## Instructions for the task
Please tally the lines below that contain the word "aantal" and reply with the total alone.

## Data for processing

=====

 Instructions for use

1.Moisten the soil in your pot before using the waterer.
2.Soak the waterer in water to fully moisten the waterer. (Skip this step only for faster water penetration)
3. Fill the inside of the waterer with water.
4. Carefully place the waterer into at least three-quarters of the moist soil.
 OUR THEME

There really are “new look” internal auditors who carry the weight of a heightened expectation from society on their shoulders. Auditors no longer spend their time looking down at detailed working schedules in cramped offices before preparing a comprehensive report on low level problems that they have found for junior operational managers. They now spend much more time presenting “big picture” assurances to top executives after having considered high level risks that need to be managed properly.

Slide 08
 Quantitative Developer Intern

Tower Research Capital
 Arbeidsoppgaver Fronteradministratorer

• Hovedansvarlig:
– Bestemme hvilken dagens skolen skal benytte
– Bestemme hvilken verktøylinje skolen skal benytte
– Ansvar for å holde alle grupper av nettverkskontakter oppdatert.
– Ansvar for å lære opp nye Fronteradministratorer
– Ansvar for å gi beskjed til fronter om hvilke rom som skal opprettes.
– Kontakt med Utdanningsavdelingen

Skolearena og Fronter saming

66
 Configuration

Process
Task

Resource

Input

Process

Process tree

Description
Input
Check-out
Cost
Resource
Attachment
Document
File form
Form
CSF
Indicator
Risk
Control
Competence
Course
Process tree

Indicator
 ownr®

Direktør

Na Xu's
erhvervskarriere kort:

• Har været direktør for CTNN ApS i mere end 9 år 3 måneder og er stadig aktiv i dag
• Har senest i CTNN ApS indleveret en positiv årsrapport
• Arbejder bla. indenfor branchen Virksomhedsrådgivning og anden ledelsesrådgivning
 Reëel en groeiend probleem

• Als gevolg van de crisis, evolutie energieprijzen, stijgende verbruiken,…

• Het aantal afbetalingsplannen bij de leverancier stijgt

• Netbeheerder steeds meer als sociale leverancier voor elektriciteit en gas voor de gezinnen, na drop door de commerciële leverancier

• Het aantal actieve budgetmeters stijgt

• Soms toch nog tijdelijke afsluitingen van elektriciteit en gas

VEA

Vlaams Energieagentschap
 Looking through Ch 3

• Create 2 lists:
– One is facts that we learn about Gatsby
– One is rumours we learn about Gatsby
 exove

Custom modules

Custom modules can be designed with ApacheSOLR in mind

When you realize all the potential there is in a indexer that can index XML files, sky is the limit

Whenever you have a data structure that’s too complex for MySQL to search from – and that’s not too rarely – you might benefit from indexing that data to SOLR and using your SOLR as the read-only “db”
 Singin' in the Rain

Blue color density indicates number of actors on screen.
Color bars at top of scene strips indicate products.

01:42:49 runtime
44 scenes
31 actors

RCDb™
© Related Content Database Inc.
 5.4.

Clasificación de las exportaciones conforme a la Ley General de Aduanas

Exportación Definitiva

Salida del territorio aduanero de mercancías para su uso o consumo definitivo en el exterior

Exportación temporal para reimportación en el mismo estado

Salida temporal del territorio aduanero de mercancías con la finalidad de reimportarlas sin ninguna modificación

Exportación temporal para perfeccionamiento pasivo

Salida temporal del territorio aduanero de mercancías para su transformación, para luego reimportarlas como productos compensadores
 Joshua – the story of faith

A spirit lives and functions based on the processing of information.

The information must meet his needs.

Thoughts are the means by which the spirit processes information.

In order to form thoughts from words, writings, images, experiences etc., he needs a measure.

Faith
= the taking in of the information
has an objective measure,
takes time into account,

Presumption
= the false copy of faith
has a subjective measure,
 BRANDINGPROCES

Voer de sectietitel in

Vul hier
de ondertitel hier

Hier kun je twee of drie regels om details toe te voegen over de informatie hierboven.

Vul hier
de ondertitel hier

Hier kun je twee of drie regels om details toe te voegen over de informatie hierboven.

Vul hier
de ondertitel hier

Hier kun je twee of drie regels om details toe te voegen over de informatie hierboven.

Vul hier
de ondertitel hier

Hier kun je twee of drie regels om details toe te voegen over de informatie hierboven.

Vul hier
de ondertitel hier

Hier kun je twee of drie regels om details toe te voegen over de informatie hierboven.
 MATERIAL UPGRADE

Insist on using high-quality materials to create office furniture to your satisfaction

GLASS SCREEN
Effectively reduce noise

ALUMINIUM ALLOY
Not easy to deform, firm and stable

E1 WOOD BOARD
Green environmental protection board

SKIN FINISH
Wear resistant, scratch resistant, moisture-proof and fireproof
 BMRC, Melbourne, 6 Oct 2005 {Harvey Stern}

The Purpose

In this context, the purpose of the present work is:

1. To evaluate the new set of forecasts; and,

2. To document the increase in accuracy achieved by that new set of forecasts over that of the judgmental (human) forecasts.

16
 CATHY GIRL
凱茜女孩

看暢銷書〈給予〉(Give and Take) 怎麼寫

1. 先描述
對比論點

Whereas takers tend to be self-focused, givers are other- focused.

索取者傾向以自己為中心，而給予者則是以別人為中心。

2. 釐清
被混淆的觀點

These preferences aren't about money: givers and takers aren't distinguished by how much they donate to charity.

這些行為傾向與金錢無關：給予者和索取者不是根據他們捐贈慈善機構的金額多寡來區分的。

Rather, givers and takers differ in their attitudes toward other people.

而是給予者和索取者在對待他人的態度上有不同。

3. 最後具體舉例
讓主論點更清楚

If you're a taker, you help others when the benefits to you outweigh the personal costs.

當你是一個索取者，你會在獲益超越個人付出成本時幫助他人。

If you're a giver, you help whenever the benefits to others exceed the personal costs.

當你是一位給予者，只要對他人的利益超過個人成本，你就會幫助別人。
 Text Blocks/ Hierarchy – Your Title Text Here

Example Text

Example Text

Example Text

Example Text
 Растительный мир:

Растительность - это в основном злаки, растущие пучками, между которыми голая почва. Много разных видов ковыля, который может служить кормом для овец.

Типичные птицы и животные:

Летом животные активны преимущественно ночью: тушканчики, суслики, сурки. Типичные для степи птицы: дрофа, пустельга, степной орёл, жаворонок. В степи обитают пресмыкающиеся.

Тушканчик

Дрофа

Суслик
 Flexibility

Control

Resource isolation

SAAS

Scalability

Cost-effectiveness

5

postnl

=====

## Reply to the exercise
2